Yaping Xu is a lecturer at China University of Political Science and Law in Beijing. She received a travel grant to present her paper, "The Intersubjective Knowledge-Production on the Great-Leap-Forward Famine in Chinese Oral History Documentary Films", to the Visual Culture Working Group at IAMCR's 2016 conference in Leicester.
My first reason for deciding to travel to IAMCR 2016 was Professor Janet Wasko - however, I found many more reasons during and after the trip.
To me, Professor Janet Wasko emblemises (sorry about the abstraction) the personality of the political economy of film and IAMCR – patient, responsive and active. To flashback, I met Janet in Hong Kong when I was a Ph.D student of the School of Communication in Hong Kong Baptist University, and Janet was invited by Professor Emilie Yeh to give a seminar to us students. That was the first time I encountered a person who was actually doing political economy of film (although I had a friend who was studying political economy of international news). Although she was very kind and patient to listen to students talking about their difficulties of doing research, I felt a great gap between her - or political economy - and students studying communications coming from empiricist and humanities backgrounds. The second time I encountered Janet was at the ICA 2015 conference, when I had graduated from Hong Kong Baptist University with a Ph.D for one and a half year. I felt closer to her, physically and academically - physically as we were standing side by side, academically because I had just presented my paper analysing web-based documentary videos from a political economy perspective.

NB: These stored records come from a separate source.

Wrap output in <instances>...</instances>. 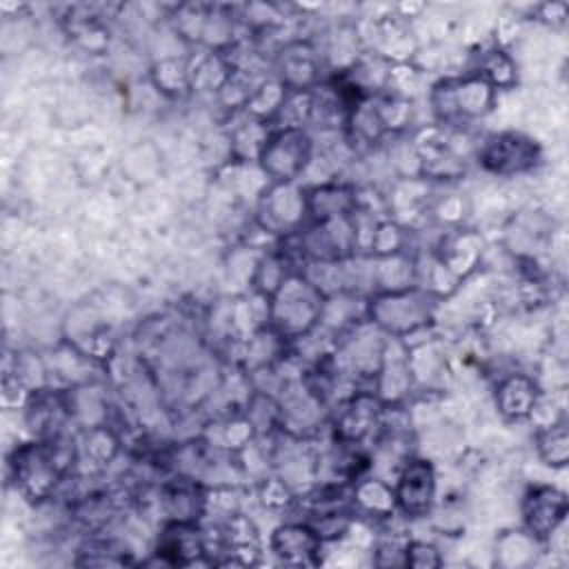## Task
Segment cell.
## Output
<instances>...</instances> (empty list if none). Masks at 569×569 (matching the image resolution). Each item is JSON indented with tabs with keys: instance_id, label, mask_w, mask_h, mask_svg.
<instances>
[{
	"instance_id": "obj_7",
	"label": "cell",
	"mask_w": 569,
	"mask_h": 569,
	"mask_svg": "<svg viewBox=\"0 0 569 569\" xmlns=\"http://www.w3.org/2000/svg\"><path fill=\"white\" fill-rule=\"evenodd\" d=\"M204 553V540L189 520L169 522L158 542V556L171 565H187Z\"/></svg>"
},
{
	"instance_id": "obj_4",
	"label": "cell",
	"mask_w": 569,
	"mask_h": 569,
	"mask_svg": "<svg viewBox=\"0 0 569 569\" xmlns=\"http://www.w3.org/2000/svg\"><path fill=\"white\" fill-rule=\"evenodd\" d=\"M436 496V473L429 460L411 458L405 462L396 489H393V502L407 518H420L425 516Z\"/></svg>"
},
{
	"instance_id": "obj_1",
	"label": "cell",
	"mask_w": 569,
	"mask_h": 569,
	"mask_svg": "<svg viewBox=\"0 0 569 569\" xmlns=\"http://www.w3.org/2000/svg\"><path fill=\"white\" fill-rule=\"evenodd\" d=\"M493 84L478 71L467 78L442 80L433 89V109L442 120H467L487 113Z\"/></svg>"
},
{
	"instance_id": "obj_10",
	"label": "cell",
	"mask_w": 569,
	"mask_h": 569,
	"mask_svg": "<svg viewBox=\"0 0 569 569\" xmlns=\"http://www.w3.org/2000/svg\"><path fill=\"white\" fill-rule=\"evenodd\" d=\"M538 451H540V456H542V460L547 465L562 467L567 462L569 436H567L565 422L551 425L545 431H540V436H538Z\"/></svg>"
},
{
	"instance_id": "obj_8",
	"label": "cell",
	"mask_w": 569,
	"mask_h": 569,
	"mask_svg": "<svg viewBox=\"0 0 569 569\" xmlns=\"http://www.w3.org/2000/svg\"><path fill=\"white\" fill-rule=\"evenodd\" d=\"M320 533L309 525H284L278 527L271 536L273 551L287 562H313L316 551L320 549Z\"/></svg>"
},
{
	"instance_id": "obj_6",
	"label": "cell",
	"mask_w": 569,
	"mask_h": 569,
	"mask_svg": "<svg viewBox=\"0 0 569 569\" xmlns=\"http://www.w3.org/2000/svg\"><path fill=\"white\" fill-rule=\"evenodd\" d=\"M373 313L389 331H405L416 329L427 320V305L416 291H398L371 305V316Z\"/></svg>"
},
{
	"instance_id": "obj_3",
	"label": "cell",
	"mask_w": 569,
	"mask_h": 569,
	"mask_svg": "<svg viewBox=\"0 0 569 569\" xmlns=\"http://www.w3.org/2000/svg\"><path fill=\"white\" fill-rule=\"evenodd\" d=\"M478 158L487 171L511 176L536 167L540 160V149L529 136L505 131L487 138Z\"/></svg>"
},
{
	"instance_id": "obj_5",
	"label": "cell",
	"mask_w": 569,
	"mask_h": 569,
	"mask_svg": "<svg viewBox=\"0 0 569 569\" xmlns=\"http://www.w3.org/2000/svg\"><path fill=\"white\" fill-rule=\"evenodd\" d=\"M567 516V498L560 489L536 485L525 493L522 518L533 538H549Z\"/></svg>"
},
{
	"instance_id": "obj_2",
	"label": "cell",
	"mask_w": 569,
	"mask_h": 569,
	"mask_svg": "<svg viewBox=\"0 0 569 569\" xmlns=\"http://www.w3.org/2000/svg\"><path fill=\"white\" fill-rule=\"evenodd\" d=\"M311 156V138L298 124H287L264 138L260 149L262 169L278 182L293 180Z\"/></svg>"
},
{
	"instance_id": "obj_9",
	"label": "cell",
	"mask_w": 569,
	"mask_h": 569,
	"mask_svg": "<svg viewBox=\"0 0 569 569\" xmlns=\"http://www.w3.org/2000/svg\"><path fill=\"white\" fill-rule=\"evenodd\" d=\"M536 400H538L536 382L527 376H511L502 380L496 393V402L500 411L507 418H516V420L527 418L536 407Z\"/></svg>"
}]
</instances>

I could not help but invite Janet to have an interview with me and, to my surprise, she accepted. The dialogue was later published in the journal of Communication & Society (in Chinese).

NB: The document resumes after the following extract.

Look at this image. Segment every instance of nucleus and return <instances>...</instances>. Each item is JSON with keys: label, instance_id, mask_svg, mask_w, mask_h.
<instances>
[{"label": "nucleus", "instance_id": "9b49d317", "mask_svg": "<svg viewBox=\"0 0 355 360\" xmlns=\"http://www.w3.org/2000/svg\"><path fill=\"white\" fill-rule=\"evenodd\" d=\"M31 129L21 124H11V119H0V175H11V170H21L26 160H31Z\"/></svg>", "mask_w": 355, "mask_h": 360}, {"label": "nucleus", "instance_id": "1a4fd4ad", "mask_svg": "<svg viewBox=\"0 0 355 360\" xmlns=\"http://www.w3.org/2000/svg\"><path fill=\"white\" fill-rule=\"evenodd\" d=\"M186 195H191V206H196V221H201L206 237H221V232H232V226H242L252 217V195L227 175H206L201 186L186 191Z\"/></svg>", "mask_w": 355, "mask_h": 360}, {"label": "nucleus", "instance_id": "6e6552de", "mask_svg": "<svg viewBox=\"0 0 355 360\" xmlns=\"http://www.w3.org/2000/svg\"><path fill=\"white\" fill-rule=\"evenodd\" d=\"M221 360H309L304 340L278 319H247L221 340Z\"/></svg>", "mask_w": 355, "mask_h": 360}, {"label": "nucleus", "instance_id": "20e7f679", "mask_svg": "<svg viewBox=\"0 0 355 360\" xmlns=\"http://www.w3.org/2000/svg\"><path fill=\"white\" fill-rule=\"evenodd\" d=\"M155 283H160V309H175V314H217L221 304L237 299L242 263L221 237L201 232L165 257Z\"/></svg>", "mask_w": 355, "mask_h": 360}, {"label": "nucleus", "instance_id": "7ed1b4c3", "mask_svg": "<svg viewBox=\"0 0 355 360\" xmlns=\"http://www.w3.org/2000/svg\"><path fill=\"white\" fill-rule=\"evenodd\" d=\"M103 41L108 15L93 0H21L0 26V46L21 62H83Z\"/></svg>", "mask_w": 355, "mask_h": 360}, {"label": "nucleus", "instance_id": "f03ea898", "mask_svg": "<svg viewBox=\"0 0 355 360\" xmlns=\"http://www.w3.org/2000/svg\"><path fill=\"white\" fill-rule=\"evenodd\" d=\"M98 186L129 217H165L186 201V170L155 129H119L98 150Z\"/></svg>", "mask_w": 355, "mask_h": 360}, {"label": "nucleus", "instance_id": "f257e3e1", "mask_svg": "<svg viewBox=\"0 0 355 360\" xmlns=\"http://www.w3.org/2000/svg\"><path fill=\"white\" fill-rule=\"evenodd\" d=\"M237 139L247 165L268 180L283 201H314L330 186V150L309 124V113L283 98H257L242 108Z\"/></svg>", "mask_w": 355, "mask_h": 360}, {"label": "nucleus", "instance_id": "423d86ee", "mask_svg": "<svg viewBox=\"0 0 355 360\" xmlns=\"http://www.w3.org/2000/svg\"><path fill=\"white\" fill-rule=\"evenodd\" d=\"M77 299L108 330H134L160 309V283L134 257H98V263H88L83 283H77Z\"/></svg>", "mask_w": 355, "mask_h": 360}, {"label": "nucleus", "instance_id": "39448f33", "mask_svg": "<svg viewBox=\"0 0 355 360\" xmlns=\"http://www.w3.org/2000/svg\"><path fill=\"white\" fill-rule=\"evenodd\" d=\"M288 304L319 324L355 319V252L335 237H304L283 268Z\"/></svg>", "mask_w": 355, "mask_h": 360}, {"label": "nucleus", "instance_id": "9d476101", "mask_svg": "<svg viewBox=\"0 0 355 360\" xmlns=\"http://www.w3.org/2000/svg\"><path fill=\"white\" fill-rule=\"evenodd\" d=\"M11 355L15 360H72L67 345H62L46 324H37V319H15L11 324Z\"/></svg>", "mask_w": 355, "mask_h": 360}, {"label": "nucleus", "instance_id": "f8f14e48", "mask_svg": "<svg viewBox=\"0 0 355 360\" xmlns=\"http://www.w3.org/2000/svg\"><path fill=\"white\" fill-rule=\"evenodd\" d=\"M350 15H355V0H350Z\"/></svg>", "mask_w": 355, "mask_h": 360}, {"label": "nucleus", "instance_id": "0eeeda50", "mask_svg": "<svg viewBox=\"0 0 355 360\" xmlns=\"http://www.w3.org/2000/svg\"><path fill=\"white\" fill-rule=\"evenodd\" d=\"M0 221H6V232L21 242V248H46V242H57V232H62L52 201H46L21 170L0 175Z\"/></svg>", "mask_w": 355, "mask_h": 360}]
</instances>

I'd like to say that Janet - and other scholars such as Professor Graham and Professor Vincent - interpellated me to be a subject of the political economy approach. And their books and talks turned me into a scholar who wanted to get involved in IAMCR, an association that preserves a special position for political economy scholarship. I'd like to continue joining the annual conferences of IAMCR to share my studies with like-minded people and know more about the works of other scholars.
I also found many new things at IAMCR 2016. First, the memory studies, especially Dr. Emily Keightly's co-authored research The Mnemonic Imagination motivated me to turn my study on the affect of the political remembrance of the Great-Leap-Forward Famine in China in the present day to a direction that pays attention to the efficacy of the creativity of memorization. I'd like to explore more on Emily's model and assumptions. Second, it was a happy experience of getting together with my old friends, who I got acquainted with in last year’s conference and who were my professors and fellow students (and now colleagues in a general sense). Third, I felt it aspiring to listen to (old and young) scholars talking about their studies, whose methods and findings affected mine. Fourth, I found contact with publishers who were interested in my study. Fifth, I had a chance to experience London where I had not been to before. And sixth, I realized that when it came to the financial thing, each university could be the same.
Finally, I feel greatly encouraged to do quality research in the future and to participate in future conferences of IAMCR.